== Provided passage ==
Flash-mob protests hit Thailand . . .
Protestors have been staging flash-mob demonstrations across Thailand in opposition to the military-backed government and Thai monarchy. Protestors’ demands include the resignation of Prime Minister Prayuth Chan-ocha, dissolution of the current parliament, a new constitution, and an end to repressive laws. The largest flash-mob was held on July 18 in Bangkok, organized by the Free Youth group and Student Union of Thailand. Since then, 40 more protests have been staged across the country.
COVID a pre-text for a crackdown . . .
The recent protests began in February, when a court ruling ordered the dissolution of a pro-democracy opposition party, Future Forward, over a loan the party received from its leader. Protestors believe the group was targeted for its popularity and critical stance on the government. The COVID-19 pandemic dampened these initial protests, but Thailand has since successfully contained its outbreak, with no local transmission in the past two months. Protestors have also been critical of the government’s repeated extensions of the state of emergency, which they argue is being used to stifle dissent and free speech. Chan-ocha has been in power since 2014, when, as a general, he led the Thai military in a coup against the previous democratically-elected government. Chan-ocha was officially elected as Prime Minister in 2019, transitioning from a military general to a civilian leader. But activists have argued that the election process was not transparent.
Rap, cartoons, and support from Hong Kong . . .
The 2020 demonstrations are the most recent iteration of protests calling for the dissolution of the military-backed government. Protestors have used creative methods of criticizing the government, including a well-known rap song by the group Rap Against Dictatorship, called ประเทศกูมี (Prathet Ku Mee) or “What My Country’s Got.” Protestors are also using the theme song from the Japanese cartoon Hamtoro as a protest anthem, replacing the lyrics with critical slogans like, “The most delicious food is taxpayers’ money . . . dissolve the parliament!” The protests in Thailand have received support from Hong Kong activists, who have coined the term Milk Tea Alliance to show their support for one another.

Spatial grounding data
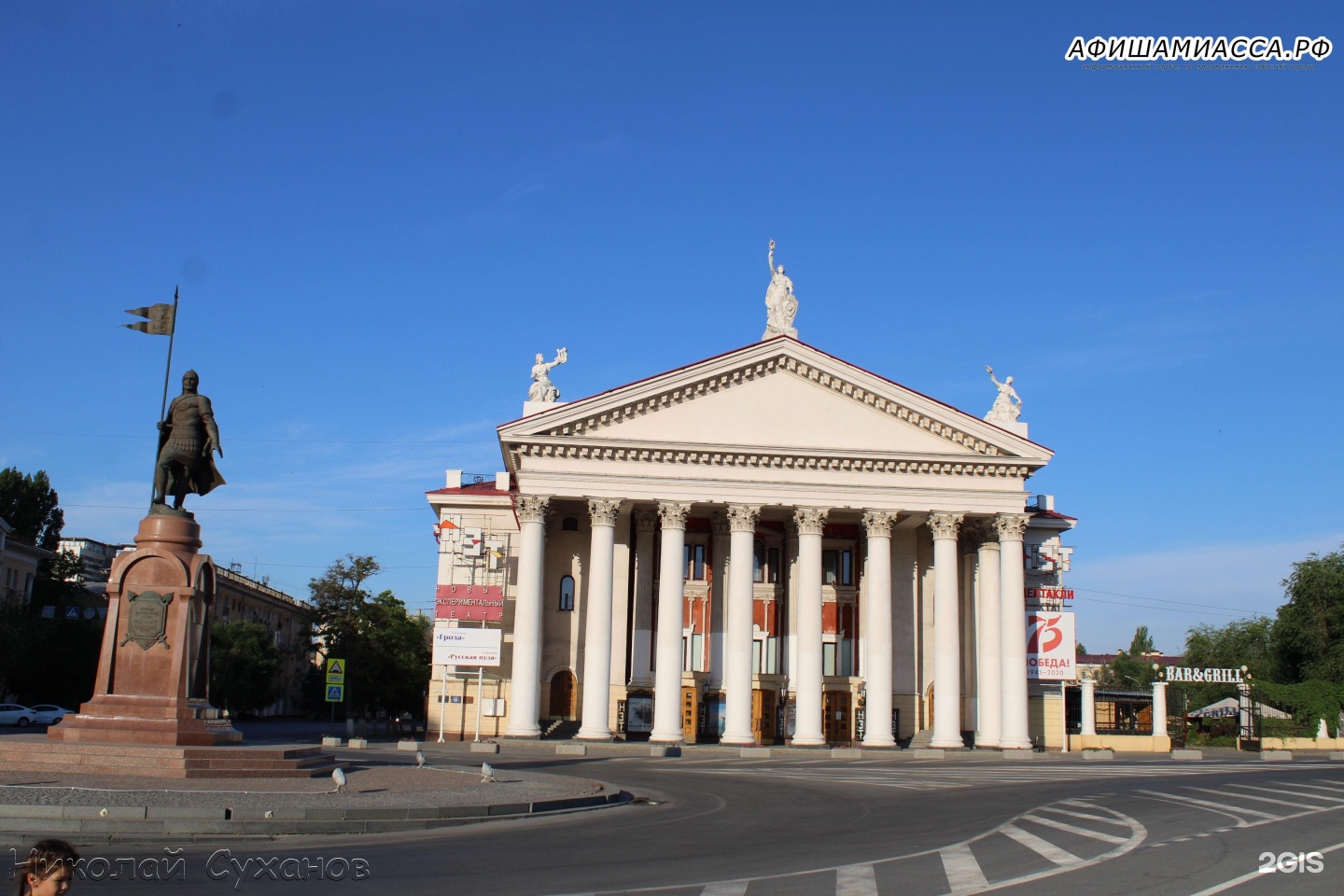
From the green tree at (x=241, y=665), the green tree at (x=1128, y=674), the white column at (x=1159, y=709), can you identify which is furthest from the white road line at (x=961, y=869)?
the green tree at (x=1128, y=674)

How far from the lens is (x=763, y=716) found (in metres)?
51.4

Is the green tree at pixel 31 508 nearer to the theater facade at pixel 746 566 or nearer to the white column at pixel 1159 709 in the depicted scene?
the theater facade at pixel 746 566

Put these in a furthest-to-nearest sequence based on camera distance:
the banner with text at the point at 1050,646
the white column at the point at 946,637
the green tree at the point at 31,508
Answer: the green tree at the point at 31,508, the banner with text at the point at 1050,646, the white column at the point at 946,637

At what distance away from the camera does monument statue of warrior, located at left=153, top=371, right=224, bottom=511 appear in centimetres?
1970

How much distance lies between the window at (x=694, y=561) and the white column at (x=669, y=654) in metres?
6.53

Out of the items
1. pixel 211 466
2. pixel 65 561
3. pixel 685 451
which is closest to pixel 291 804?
pixel 211 466

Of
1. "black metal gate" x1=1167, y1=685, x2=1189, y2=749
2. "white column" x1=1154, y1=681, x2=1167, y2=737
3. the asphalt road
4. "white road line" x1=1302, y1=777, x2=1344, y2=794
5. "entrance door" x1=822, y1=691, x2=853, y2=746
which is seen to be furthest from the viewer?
"black metal gate" x1=1167, y1=685, x2=1189, y2=749

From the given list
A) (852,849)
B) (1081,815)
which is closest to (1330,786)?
(1081,815)

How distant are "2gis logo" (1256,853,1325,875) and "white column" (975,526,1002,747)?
35.5 metres

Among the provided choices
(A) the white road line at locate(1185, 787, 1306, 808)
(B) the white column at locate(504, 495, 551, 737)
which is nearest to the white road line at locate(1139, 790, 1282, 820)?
(A) the white road line at locate(1185, 787, 1306, 808)

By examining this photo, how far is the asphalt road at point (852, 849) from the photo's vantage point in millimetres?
11203

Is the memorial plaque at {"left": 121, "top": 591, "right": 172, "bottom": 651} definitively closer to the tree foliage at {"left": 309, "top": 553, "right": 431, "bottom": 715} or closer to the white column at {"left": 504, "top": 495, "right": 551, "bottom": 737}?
the white column at {"left": 504, "top": 495, "right": 551, "bottom": 737}

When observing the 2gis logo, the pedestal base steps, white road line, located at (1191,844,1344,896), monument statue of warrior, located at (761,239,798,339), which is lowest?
the 2gis logo

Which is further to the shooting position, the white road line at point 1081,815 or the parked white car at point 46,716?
the parked white car at point 46,716
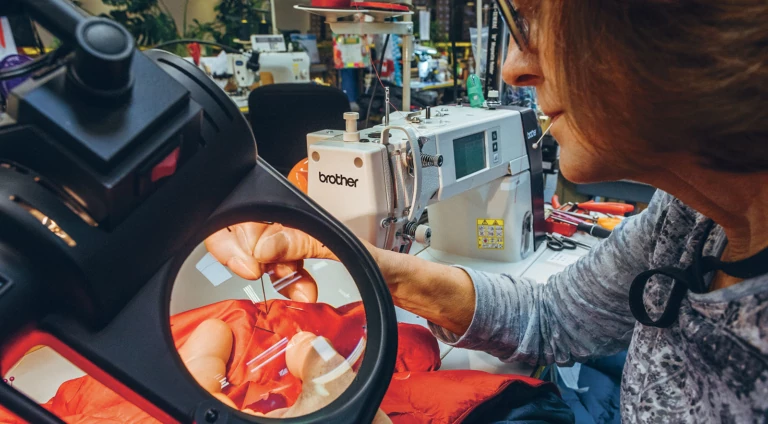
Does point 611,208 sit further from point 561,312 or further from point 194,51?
point 194,51

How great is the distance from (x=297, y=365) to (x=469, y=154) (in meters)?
0.79

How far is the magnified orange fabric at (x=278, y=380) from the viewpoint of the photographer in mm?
523

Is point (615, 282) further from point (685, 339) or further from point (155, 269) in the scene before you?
point (155, 269)

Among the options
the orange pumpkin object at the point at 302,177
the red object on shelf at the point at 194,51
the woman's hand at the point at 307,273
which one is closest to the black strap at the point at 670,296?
the woman's hand at the point at 307,273

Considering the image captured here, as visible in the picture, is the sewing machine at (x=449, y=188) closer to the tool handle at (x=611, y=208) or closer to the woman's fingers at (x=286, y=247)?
the woman's fingers at (x=286, y=247)

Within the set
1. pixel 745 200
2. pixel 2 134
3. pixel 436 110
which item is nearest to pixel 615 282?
pixel 745 200

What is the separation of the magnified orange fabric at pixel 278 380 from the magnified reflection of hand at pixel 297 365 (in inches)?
0.4

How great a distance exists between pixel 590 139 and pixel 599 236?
119 cm

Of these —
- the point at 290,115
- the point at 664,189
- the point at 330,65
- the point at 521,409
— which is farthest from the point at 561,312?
the point at 330,65

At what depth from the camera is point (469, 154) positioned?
1.23 meters

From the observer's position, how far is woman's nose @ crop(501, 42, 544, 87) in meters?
0.52

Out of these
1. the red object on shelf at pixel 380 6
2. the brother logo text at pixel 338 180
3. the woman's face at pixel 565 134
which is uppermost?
the red object on shelf at pixel 380 6

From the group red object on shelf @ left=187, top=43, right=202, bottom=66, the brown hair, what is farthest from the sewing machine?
red object on shelf @ left=187, top=43, right=202, bottom=66

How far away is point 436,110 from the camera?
4.51 ft
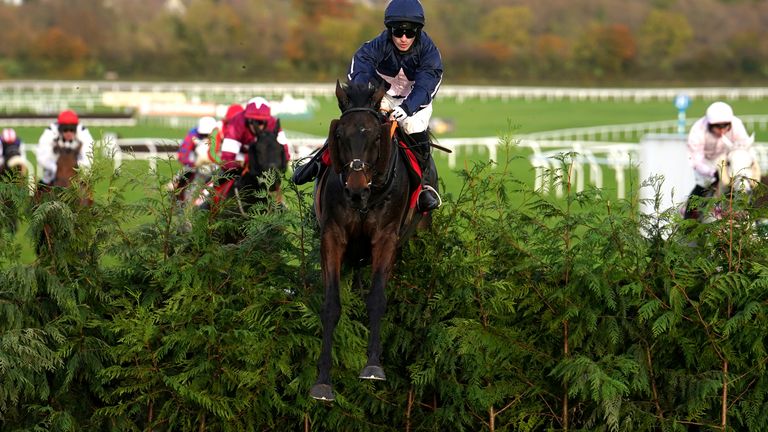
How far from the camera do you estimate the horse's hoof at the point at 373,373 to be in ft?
19.8

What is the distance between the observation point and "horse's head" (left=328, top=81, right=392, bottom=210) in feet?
19.7

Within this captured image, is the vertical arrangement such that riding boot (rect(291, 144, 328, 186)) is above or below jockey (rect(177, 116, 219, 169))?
below

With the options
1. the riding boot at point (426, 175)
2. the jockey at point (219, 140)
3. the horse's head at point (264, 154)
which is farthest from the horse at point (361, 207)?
the jockey at point (219, 140)

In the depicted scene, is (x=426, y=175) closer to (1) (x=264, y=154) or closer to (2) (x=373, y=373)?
(2) (x=373, y=373)

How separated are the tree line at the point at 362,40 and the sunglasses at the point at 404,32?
150 ft

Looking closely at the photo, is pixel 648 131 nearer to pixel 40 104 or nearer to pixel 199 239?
pixel 40 104

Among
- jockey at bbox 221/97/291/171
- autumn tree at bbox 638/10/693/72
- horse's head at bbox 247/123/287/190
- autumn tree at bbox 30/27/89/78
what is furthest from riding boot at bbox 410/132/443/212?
autumn tree at bbox 638/10/693/72

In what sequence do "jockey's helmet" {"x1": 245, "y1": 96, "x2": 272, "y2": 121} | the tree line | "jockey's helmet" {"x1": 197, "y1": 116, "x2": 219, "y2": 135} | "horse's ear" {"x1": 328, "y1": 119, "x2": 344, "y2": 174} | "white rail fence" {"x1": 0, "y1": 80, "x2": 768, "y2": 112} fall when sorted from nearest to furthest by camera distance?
"horse's ear" {"x1": 328, "y1": 119, "x2": 344, "y2": 174}, "jockey's helmet" {"x1": 245, "y1": 96, "x2": 272, "y2": 121}, "jockey's helmet" {"x1": 197, "y1": 116, "x2": 219, "y2": 135}, "white rail fence" {"x1": 0, "y1": 80, "x2": 768, "y2": 112}, the tree line

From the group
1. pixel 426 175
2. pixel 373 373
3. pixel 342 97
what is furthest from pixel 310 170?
pixel 373 373

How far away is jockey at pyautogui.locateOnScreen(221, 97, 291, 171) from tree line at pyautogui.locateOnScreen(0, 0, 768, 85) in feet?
138

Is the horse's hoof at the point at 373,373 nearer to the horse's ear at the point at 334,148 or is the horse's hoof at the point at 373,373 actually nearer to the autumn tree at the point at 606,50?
the horse's ear at the point at 334,148

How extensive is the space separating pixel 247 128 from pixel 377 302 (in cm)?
451

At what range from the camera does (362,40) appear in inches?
2254

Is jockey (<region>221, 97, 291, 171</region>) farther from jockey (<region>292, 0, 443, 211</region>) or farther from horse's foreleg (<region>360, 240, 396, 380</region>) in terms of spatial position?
horse's foreleg (<region>360, 240, 396, 380</region>)
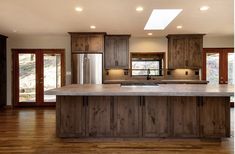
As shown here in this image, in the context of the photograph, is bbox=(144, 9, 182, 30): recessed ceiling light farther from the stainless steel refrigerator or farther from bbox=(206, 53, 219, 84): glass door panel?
bbox=(206, 53, 219, 84): glass door panel

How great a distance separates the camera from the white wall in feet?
24.0

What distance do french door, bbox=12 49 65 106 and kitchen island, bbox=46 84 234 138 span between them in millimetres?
3722

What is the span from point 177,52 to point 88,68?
2858 millimetres

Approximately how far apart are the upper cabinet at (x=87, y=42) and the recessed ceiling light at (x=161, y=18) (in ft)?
4.83

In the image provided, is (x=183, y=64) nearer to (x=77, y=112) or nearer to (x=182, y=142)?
(x=182, y=142)

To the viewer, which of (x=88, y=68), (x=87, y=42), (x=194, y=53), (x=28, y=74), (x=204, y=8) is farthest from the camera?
(x=28, y=74)

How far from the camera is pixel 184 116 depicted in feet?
12.5

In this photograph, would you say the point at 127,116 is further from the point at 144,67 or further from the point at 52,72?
the point at 52,72

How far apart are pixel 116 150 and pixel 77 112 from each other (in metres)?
1.00

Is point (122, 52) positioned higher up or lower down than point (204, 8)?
lower down

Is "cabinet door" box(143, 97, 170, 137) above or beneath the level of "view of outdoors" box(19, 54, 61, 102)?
beneath

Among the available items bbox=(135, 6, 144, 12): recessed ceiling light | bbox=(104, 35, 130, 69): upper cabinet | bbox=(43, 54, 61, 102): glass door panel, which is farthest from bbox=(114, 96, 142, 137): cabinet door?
bbox=(43, 54, 61, 102): glass door panel

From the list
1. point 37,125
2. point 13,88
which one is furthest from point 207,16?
Result: point 13,88

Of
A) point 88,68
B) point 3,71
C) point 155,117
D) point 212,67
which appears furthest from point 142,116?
point 3,71
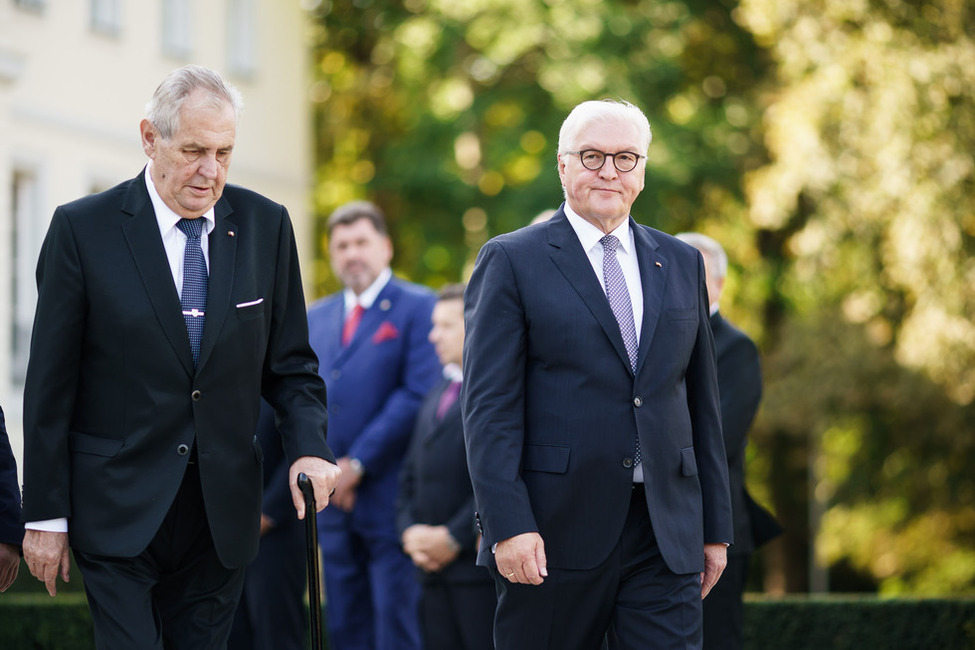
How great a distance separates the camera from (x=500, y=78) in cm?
2405

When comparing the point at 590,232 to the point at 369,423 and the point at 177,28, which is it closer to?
the point at 369,423

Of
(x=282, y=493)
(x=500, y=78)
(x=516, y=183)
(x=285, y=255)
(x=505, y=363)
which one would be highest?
(x=500, y=78)

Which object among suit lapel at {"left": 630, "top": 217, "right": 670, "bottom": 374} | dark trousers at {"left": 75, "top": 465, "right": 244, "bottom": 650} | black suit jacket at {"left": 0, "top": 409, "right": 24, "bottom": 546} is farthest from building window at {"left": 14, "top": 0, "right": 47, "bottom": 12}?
dark trousers at {"left": 75, "top": 465, "right": 244, "bottom": 650}

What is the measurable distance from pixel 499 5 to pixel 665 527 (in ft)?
62.3

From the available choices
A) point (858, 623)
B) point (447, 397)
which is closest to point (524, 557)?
point (447, 397)

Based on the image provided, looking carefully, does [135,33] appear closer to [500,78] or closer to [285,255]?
[500,78]

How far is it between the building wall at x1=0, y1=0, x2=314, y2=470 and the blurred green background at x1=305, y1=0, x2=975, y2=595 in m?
1.77

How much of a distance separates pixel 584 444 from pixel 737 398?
9.26 feet

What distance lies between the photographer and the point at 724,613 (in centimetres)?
771

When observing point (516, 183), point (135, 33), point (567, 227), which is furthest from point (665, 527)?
point (516, 183)

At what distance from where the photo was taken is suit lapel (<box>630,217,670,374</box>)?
514cm

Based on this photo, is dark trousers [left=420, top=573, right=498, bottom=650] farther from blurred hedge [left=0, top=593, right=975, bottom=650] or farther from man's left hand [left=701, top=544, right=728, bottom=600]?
blurred hedge [left=0, top=593, right=975, bottom=650]

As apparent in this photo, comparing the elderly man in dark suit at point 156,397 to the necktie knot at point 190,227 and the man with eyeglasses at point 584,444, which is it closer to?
the necktie knot at point 190,227

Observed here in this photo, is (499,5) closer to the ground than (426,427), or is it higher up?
higher up
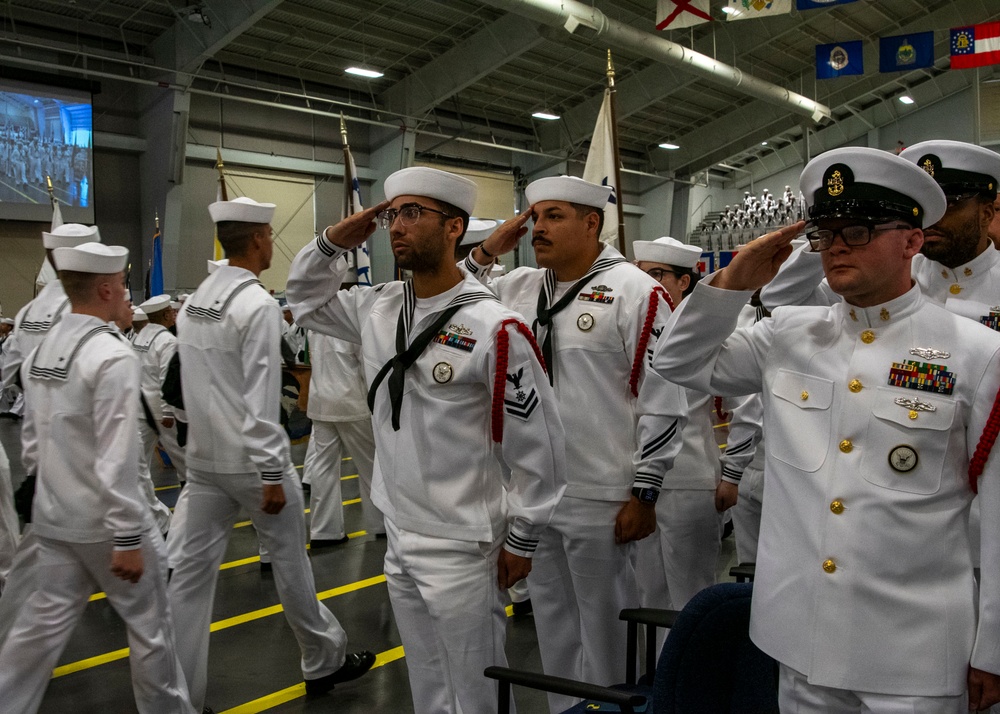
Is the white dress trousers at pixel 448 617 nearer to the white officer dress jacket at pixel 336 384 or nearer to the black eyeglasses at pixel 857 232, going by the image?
the black eyeglasses at pixel 857 232

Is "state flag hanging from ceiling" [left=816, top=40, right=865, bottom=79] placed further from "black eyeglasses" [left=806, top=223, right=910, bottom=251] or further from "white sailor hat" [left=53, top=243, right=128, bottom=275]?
"black eyeglasses" [left=806, top=223, right=910, bottom=251]

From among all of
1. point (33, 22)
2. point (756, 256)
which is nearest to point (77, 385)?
point (756, 256)

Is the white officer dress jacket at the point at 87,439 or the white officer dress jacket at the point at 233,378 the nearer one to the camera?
the white officer dress jacket at the point at 87,439

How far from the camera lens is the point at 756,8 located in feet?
31.7

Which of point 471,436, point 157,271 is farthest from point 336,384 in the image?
point 157,271

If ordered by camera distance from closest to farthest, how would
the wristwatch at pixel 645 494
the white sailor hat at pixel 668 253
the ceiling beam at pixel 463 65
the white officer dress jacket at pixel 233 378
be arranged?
the wristwatch at pixel 645 494 → the white officer dress jacket at pixel 233 378 → the white sailor hat at pixel 668 253 → the ceiling beam at pixel 463 65

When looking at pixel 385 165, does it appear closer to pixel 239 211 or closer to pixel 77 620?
pixel 239 211

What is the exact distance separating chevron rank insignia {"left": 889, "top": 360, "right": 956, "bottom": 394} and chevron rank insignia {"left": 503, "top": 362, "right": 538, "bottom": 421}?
1012 millimetres

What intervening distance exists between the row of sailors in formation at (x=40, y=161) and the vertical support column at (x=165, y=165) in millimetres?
1219

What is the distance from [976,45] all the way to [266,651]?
14216 mm

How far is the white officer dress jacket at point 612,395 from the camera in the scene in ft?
9.98

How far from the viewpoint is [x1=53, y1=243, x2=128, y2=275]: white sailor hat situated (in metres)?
3.10

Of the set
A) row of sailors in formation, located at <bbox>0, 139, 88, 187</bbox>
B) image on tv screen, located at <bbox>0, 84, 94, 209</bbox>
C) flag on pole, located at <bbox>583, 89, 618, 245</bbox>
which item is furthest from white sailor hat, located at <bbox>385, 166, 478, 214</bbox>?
row of sailors in formation, located at <bbox>0, 139, 88, 187</bbox>

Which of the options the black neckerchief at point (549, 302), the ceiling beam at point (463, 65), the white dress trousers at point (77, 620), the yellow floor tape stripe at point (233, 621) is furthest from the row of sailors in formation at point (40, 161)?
the black neckerchief at point (549, 302)
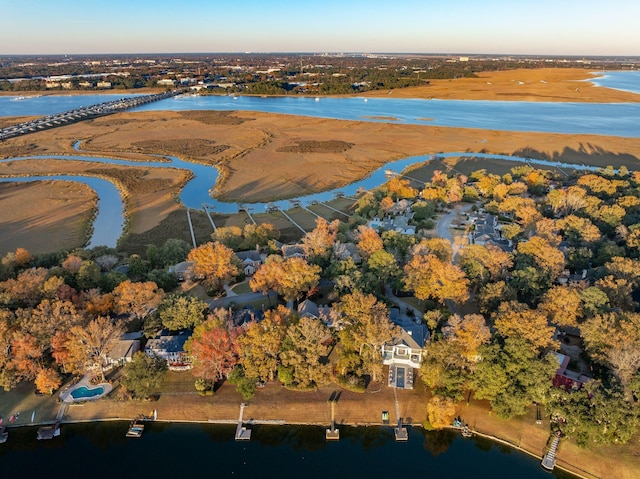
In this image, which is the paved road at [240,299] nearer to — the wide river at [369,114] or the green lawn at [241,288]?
the green lawn at [241,288]

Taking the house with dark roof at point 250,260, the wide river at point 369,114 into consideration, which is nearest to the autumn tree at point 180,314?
the house with dark roof at point 250,260

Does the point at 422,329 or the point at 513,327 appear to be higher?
the point at 513,327

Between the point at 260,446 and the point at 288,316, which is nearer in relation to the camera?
the point at 260,446

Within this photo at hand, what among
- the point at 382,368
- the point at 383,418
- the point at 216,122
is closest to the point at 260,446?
the point at 383,418

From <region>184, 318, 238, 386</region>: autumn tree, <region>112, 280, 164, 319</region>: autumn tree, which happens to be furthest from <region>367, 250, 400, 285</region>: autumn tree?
<region>112, 280, 164, 319</region>: autumn tree

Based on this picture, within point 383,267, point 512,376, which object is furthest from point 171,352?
point 512,376

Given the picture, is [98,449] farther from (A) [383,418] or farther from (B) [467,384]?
(B) [467,384]

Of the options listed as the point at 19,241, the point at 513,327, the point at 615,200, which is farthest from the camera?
the point at 615,200
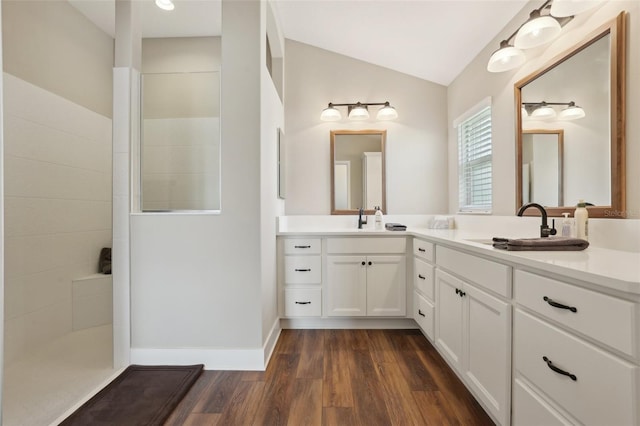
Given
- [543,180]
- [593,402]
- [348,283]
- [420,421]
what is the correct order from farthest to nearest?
[348,283] → [543,180] → [420,421] → [593,402]

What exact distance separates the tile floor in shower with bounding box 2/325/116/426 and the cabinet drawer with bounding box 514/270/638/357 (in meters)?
2.26

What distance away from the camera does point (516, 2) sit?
76.2 inches

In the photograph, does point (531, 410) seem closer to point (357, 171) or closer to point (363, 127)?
point (357, 171)

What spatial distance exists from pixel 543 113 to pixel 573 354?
148 centimetres

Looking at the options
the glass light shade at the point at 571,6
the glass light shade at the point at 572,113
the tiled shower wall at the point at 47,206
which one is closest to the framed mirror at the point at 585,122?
the glass light shade at the point at 572,113

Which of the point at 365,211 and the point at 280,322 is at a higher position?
the point at 365,211

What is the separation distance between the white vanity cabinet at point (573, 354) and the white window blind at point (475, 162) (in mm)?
1483

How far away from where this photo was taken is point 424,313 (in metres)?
2.23

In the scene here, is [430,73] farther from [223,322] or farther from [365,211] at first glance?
[223,322]

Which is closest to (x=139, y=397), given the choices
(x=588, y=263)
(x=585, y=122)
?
(x=588, y=263)

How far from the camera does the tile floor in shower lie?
152cm

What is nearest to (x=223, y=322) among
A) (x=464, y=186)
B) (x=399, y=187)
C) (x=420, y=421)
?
(x=420, y=421)

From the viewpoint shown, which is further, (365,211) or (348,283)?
(365,211)

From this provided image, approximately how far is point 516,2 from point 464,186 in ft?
4.70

== Task requirements ==
From the passage on Thailand's flash-mob protests:
1. Which two groups organized the July 18 flash-mob in Bangkok?
2. Which opposition party did a February court ruling order dissolved?
3. What term did Hong Kong activists coin to show their support?

== Output ==
1. The Free Youth group and the Student Union of Thailand.
2. Future Forward.
3. Milk Tea Alliance.